■ **Your instructions**: Reproduce verbatim the data from the line containing "Based on the" through the end of the data, including both of those lines, and leave the pictures out of your answer.

■ **Data records**:
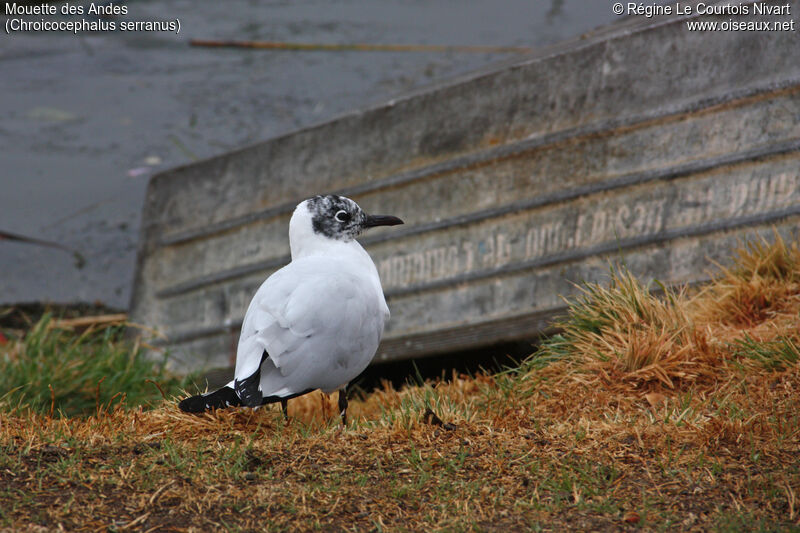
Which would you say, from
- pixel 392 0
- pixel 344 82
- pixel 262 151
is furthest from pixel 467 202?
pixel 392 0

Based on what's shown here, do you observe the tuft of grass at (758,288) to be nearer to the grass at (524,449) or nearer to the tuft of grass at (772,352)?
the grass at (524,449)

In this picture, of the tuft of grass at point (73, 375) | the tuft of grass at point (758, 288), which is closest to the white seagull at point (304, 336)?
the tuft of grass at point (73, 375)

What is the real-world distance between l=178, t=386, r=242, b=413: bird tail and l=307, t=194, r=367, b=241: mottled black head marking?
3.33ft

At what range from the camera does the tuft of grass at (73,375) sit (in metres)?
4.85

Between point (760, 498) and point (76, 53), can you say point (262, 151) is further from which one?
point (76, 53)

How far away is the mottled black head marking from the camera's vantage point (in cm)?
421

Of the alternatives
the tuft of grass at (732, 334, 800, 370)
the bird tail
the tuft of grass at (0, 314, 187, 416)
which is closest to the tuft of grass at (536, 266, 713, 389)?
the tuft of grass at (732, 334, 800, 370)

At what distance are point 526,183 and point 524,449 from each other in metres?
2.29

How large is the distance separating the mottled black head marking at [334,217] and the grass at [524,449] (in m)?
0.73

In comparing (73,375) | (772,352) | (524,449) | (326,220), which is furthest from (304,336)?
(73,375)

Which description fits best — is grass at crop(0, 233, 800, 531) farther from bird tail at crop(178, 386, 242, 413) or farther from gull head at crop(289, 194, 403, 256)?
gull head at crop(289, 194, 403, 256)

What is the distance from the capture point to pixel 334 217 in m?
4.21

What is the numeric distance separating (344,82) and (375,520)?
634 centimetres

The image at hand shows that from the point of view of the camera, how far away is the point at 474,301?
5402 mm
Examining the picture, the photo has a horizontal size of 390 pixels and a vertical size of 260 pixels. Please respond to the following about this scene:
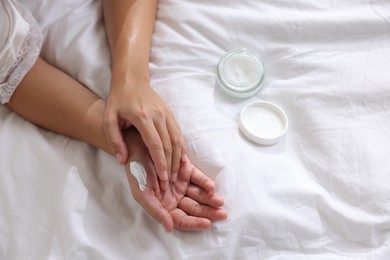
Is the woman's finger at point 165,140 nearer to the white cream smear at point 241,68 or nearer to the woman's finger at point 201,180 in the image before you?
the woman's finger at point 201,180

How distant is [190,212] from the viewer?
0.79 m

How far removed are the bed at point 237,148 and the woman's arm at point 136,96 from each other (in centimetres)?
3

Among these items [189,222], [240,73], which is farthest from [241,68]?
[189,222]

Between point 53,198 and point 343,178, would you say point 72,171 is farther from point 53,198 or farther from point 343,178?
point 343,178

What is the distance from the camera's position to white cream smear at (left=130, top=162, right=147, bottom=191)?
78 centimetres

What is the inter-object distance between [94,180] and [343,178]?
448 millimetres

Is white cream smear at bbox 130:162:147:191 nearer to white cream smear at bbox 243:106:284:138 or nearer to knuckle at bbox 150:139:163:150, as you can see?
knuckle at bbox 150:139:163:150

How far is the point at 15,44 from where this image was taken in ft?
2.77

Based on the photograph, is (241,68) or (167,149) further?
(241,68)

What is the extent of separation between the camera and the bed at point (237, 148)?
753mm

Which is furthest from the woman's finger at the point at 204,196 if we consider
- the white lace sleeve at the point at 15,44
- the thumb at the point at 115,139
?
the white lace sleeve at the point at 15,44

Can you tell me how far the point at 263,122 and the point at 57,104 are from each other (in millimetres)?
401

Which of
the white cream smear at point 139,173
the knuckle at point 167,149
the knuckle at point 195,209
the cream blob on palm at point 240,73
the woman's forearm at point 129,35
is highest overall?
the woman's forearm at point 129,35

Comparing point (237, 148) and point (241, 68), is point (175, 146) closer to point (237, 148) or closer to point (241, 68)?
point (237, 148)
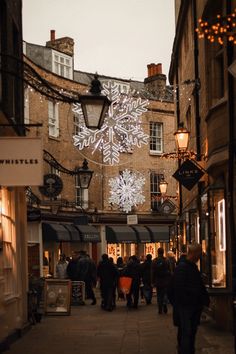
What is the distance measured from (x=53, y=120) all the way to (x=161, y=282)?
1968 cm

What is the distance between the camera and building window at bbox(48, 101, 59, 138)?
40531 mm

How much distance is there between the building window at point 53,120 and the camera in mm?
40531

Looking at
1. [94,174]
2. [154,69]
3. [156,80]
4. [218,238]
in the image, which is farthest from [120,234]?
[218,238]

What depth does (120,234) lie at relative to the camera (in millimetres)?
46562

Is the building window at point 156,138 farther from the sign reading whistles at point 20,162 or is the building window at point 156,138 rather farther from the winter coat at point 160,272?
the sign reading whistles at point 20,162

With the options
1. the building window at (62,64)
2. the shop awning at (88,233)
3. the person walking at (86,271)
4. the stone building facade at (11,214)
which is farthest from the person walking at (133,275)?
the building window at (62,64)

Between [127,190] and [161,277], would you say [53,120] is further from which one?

■ **Answer in full**:
Based on the photograph, is (241,68) or (167,149) further?
(241,68)

What is the extent of separation between the camera and the bed at point (237, 148)?
753mm

Which is furthest from the woman's finger at the point at 204,196 if we consider
- the white lace sleeve at the point at 15,44
- the thumb at the point at 115,139
?
the white lace sleeve at the point at 15,44

Can you tell me how far the point at 263,122 and the point at 57,104 are from each other (in millimetres)?
401

Which of
the white cream smear at point 139,173
the knuckle at point 167,149
the knuckle at point 195,209
the cream blob on palm at point 240,73
the woman's forearm at point 129,35
is highest overall?
the woman's forearm at point 129,35

Comparing point (237, 148) and point (241, 68), is point (175, 146) closer to point (237, 148) or closer to point (241, 68)?
point (237, 148)
What is the distance measured from (x=53, y=120) all the way to (x=161, y=282)?
1968 cm

What is the distance between the camera and building window at bbox(48, 101, 59, 138)?
40531 mm

How much distance is there between the building window at point 53,120 and the camera in mm?
40531

Looking at
1. [94,174]
2. [154,69]
3. [156,80]
4. [218,238]
in the image, which is farthest from [120,234]?
[218,238]

What depth does (120,234) lie at relative to the camera (in millimetres)?
46562

Is the building window at point 156,138 farther from the sign reading whistles at point 20,162 or is the building window at point 156,138 rather farther from the winter coat at point 160,272?
the sign reading whistles at point 20,162

With the options
1. the building window at (62,64)
2. the shop awning at (88,233)
3. the person walking at (86,271)
4. the stone building facade at (11,214)
which is farthest from the person walking at (133,275)?
the building window at (62,64)

Between [127,190] and [161,277], would you say [53,120] is further from which one?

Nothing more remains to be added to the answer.